Elbows on knees, Markriss exhaled, bathed in red fluorescents. How they had got from there to here, all of them, was astounding. He checked his slide, knowing that Simi would have pinged if Misty had made contact, aware of the reality. She would not. Markriss was relieved. He explored that emotion. What could she be feeling? Grief, or guilt, or something else? Perhaps she was in another temple, or at home in front of a shrine? Could she be attempting to make contact with their spiritual selves in order to make amends? Or was she cold enough to pretend they’d never existed, and she never played a part in their lives?
‘To be at peace.’
Markriss lifted his head. An impossibly tall man in the traditional clothing of a temple priest, the wrap-around skirt and tunic of linen, frowning slightly at him. He was wigless, his real hair grown in locks that brushed the stone floor, a small orb of black ink to mark his third eye. Beneath one arm he carried a small book of leather. Markriss peered at the embossed gold title: The Book of the Ark.
He clutched at the food on his lap in a vain attempt to conceal it.
‘To be at peace, brother. I hope you don’t mind me taking my dinner here.’
‘Not at all. Consider this your space. Do as you must.’
‘Thank you, my brother.’ He popped a bean snack into his mouth, lifted the pack, offering. The priest shook his head with thanks. He dropped his arm. ‘You have a beautiful temple.’
‘Thank you. We tend it with all our hearts, in hope that others may love it as we do. Have you come to pray, meditate, or find peace?’
‘I’m not sure. I’m still working that out.’
‘Whe
n did you last meditate?’
‘This morning. Actually, maybe you could help with something. I’d set my pod to a guided sim—’
The priest wrinkled his nose. ‘That is not true meditation.’
‘Oh?’
‘Pods control the astral body. They dictate who you encounter and where you may travel. Therefore, your consciousness is not expanded. You remain trapped on the lower planes. Lost.’
Markriss sat up. ‘Ah, it’s funny you say that; see, the thing is, that’s what I was trying tell you. Last night I programmed my sleeper for a Chichen Itza pitz-game, then I found myself at Burbank Park. There was a stream of silver light bursting from the ground, and my little brother was there. He wested as a child.’
‘I’m sorry for your loss.’
‘Thanks, it was ages ago. Anyway, my brother was there even though I’d never been to Burbank with him before, and there was this odd black dog, even though I’ve never owned a—’
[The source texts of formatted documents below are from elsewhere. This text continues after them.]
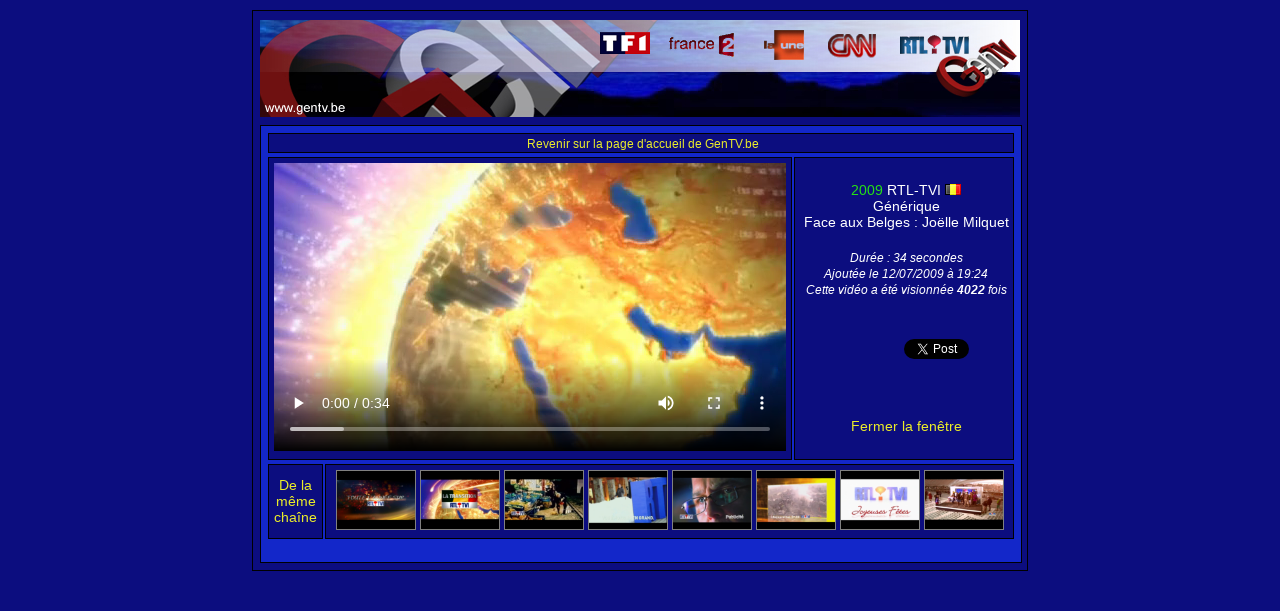

--- FILE ---
content_type: text/html; charset=UTF-8
request_url: https://www.gentv.be/visionner.php?video=4658
body_size: 2181
content:

<!DOCTYPE html PUBLIC "-//W3C//DTD XHTML 1.0 Strict//EN" "http://www.w3.org/TR/xhtml1/DTD/xhtml1-strict.dtd">
<html xmlns="http://www.w3.org/1999/xhtml" xml:lang="fr">
   <head>
		<title>GenTV.be :: RTL-TVI : Générique Face aux Belges : Jo&euml;lle Milquet (2009)</title>
		<meta http-equiv="Content-Type" content="text/html; charset=iso-8859-1" />
		<meta name="author" content="Cédric P." />
		<meta name="description" content="GenTV.be vous fait découvrir les habillages télévisuels des chaînes belges, françaises, européennes et mondiales." />
		<meta name="keywords" content="tv, télé, jingle, bande annonce, bande, annonce, promo, promotion, identités télévisuelles, identités, télévisuel, télévisuelles, générique, habillage, habillages, chaine, télévision, belgique, france, europe, monde, européenne, mondiale, belge, française, télécharger, download, rtl-tvi, club rtl, plug tv, la une, rtbf1, la deux, rtbf2, ab3, ab4, canal z, één, tf1, france 2, france 3, france 5, la cinquième, la cinq, la 5, tv5, arte, euronews, nos, cnn, bbc, one, two, 1, 2, canal, plus, +, betv, be tv, mtv, mcm" />
		<link rel="stylesheet" href="style.css" />		<link rel="image_src" href="http://www.gentv.be/rtltvi/caps/rtltvifaceauxbelgesjoellemilquet2009.png" />
		<script type="text/javascript">
  window.___gcfg = {lang: 'fr'};

  (function() {
    var po = document.createElement('script'); po.type = 'text/javascript'; po.async = true;
    po.src = 'https://apis.google.com/js/plusone.js';
    var s = document.getElementsByTagName('script')[0]; s.parentNode.insertBefore(po, s);
  })();
</script>
   </head>

   <body>

		<div id="en_tete">
			
		</div>

		<div id="corps3">

		<div class="center">		<table width="100%"><tr><td class="infos"><a href="http://www.gentv.be/"><span class="info">Revenir sur la page d'accueil de GenTV.be</span></a></td></tr></table>
		<table><td class="infos2">

		<video width="512" height="288" controls autoplay><source src="rtltvi/rtltvifaceauxbelgesjoellemilquet2009.mp4" type="video/mp4"></video> </td>

					<td class="infos"><center><table><tr><td><center><p><span class="vert">2009</span> RTL-TVI <img src="images/drapeaux/Belgique.png" title="Belgique" /><br />Générique<br />Face aux Belges : Jo&euml;lle Milquet</p></center></td></tr>
					<tr><td><center><span class="info"><i>Durée : 34 secondes</i></span><br /><span class="info"><i>Ajoutée le 12/07/2009 à 19:24</i></span><br /><span class="info"><i>Cette vidéo a été visionnée <b>4022</b> fois</i></span></center></td></tr>
					<tr><td><center><p><table><tr><td><iframe src="//www.facebook.com/plugins/like.php?href=http%3A%2F%2Fwww.gentv.be/visionner.php?video=4658&amp;send=false&amp;layout=box_count&amp;width=60&amp;show_faces=false&amp;action=like&amp;colorscheme=light&amp;font&amp;height=62" scrolling="no" frameborder="0" style="border:none; overflow:hidden; width:60px; height:62px;" allowTransparency="true"></iframe></td><td><a href="https://twitter.com/share" class="twitter-share-button" data-lang="fr" data-count="vertical">Tweeter</a><script>!function(d,s,id){var js,fjs=d.getElementsByTagName(s)[0];if(!d.getElementById(id)){js=d.createElement(s);js.id=id;js.src="//platform.twitter.com/widgets.js";fjs.parentNode.insertBefore(js,fjs);}}(document,"script","twitter-wjs");</script></td><td><g:plusone size="tall"></g:plusone></td></tr></table>
					<br /><br /><a href="javascript:window.close()">Fermer la fenêtre</a></p></center></td></tr></table>

					
					</center></td>

			</table>

			<table width="100%"><tr><td class="infos3"><a href="affichage.php?chaine=RTL-TVI">De la même chaîne</a></td><td class="infos4"><center><a href="visionner.php?video=12243"><img class="aleatoire" src="rtltvi/caps/rtltvi-pc-1g2013.png" width="78px" height="58px" title="RTL-TVI : Promo de la chaîne (2013)" /></a> <a href="visionner.php?video=12286"><img class="aleatoire" src="rtltvi/caps/rtltvi-g-21juilletlatransitiong2013.png" width="78px" height="58px" title="RTL-TVI : Générique 21 Juillet : La Transition (2013)" /></a> <a href="visionner.php?video=2931"><img class="aleatoire" src="rtltvi/caps/rtltvijinglespub102003.png" width="78px" height="58px" title="RTL-TVI : Jingles Pub (début et fin) (2006)" /></a> <a href="visionner.php?video=4965"><img class="aleatoire" src="rtltvi/caps/rtltvijinglepub162009.png" width="78px" height="58px" title="RTL-TVI : Jingle Pub (fin) (2009)" /></a> <a href="visionner.php?video=5267"><img class="aleatoire" src="rtltvi/caps/rtltvijinglepublesexperts22009.png" width="78px" height="58px" title="RTL-TVI : Jingle Pub Les Experts (2009)" /></a> <a href="visionner.php?video=6004"><img class="aleatoire" src="rtltvi/caps/rtltvibaspecialeinfo2010.png" width="78px" height="58px" title="RTL-TVI : Bande annonce Sp&eacute;ciale Info (2010)" /></a> <a href="visionner.php?video=7571"><img class="aleatoire" src="rtltvi/caps/rtltvijinglepubfetes32010.png" width="78px" height="58px" title="RTL-TVI : Jingle Pub Fêtes (2010)" /></a> <a href="visionner.php?video=12236"><img class="aleatoire" src="rtltvi/caps/rtltvi-jps-1g2013.png" width="78px" height="58px" title="RTL-TVI : Jingles Pub (début et fin) (2013)" /></a> </center></td></tr></table><br /></div>		</div>

		<script type="text/javascript">

			var _gaq = _gaq || [];
			_gaq.push(['_setAccount', 'UA-22737009-1']);
			_gaq.push(['_trackPageview']);

			(function() {
			var ga = document.createElement('script'); ga.type = 'text/javascript'; ga.async = true;
			ga.src = ('https:' == document.location.protocol ? 'https://ssl' : 'http://www') + '.google-analytics.com/ga.js';
			var s = document.getElementsByTagName('script')[0]; s.parentNode.insertBefore(ga, s);
			})();

		</script>
   </body>
</html>


--- FILE ---
content_type: text/html; charset=utf-8
request_url: https://accounts.google.com/o/oauth2/postmessageRelay?parent=https%3A%2F%2Fwww.gentv.be&jsh=m%3B%2F_%2Fscs%2Fabc-static%2F_%2Fjs%2Fk%3Dgapi.lb.en.2kN9-TZiXrM.O%2Fd%3D1%2Frs%3DAHpOoo_B4hu0FeWRuWHfxnZ3V0WubwN7Qw%2Fm%3D__features__
body_size: 162
content:
<!DOCTYPE html><html><head><title></title><meta http-equiv="content-type" content="text/html; charset=utf-8"><meta http-equiv="X-UA-Compatible" content="IE=edge"><meta name="viewport" content="width=device-width, initial-scale=1, minimum-scale=1, maximum-scale=1, user-scalable=0"><script src='https://ssl.gstatic.com/accounts/o/2580342461-postmessagerelay.js' nonce="Pzx_ZzozDJ-bGyVNatAjvg"></script></head><body><script type="text/javascript" src="https://apis.google.com/js/rpc:shindig_random.js?onload=init" nonce="Pzx_ZzozDJ-bGyVNatAjvg"></script></body></html>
Markriss stared at the statue of Sebek, then at the priest. The old man was smiling.
‘The dog was Apnu?’
‘I believe it was.’
‘How could I not know?’
‘Sleepers divert you from your path. You have been trained not to see. Someone is showing you the way. Accept.’
Markriss thought about that. Sat forwards.
‘And a week or two ago, it happened too. I was taken to this press conference by an old man with a walking stick. I’d never met him before. He wore a hood so I couldn’t see his face, and he walked like it was painful for him. But he was taking me to this place—I never found out where it was—anyway, when I got there, there was an audience and I got up and made a speech. Everyone loved what I said. Then when I finished there was something in my throat, like mucus or fluff, and I could feel it but I couldn’t get it out. I was trying to cough it up like a hairball, but nothing came. I fell over. People were laughing at me. I couldn’t speak.’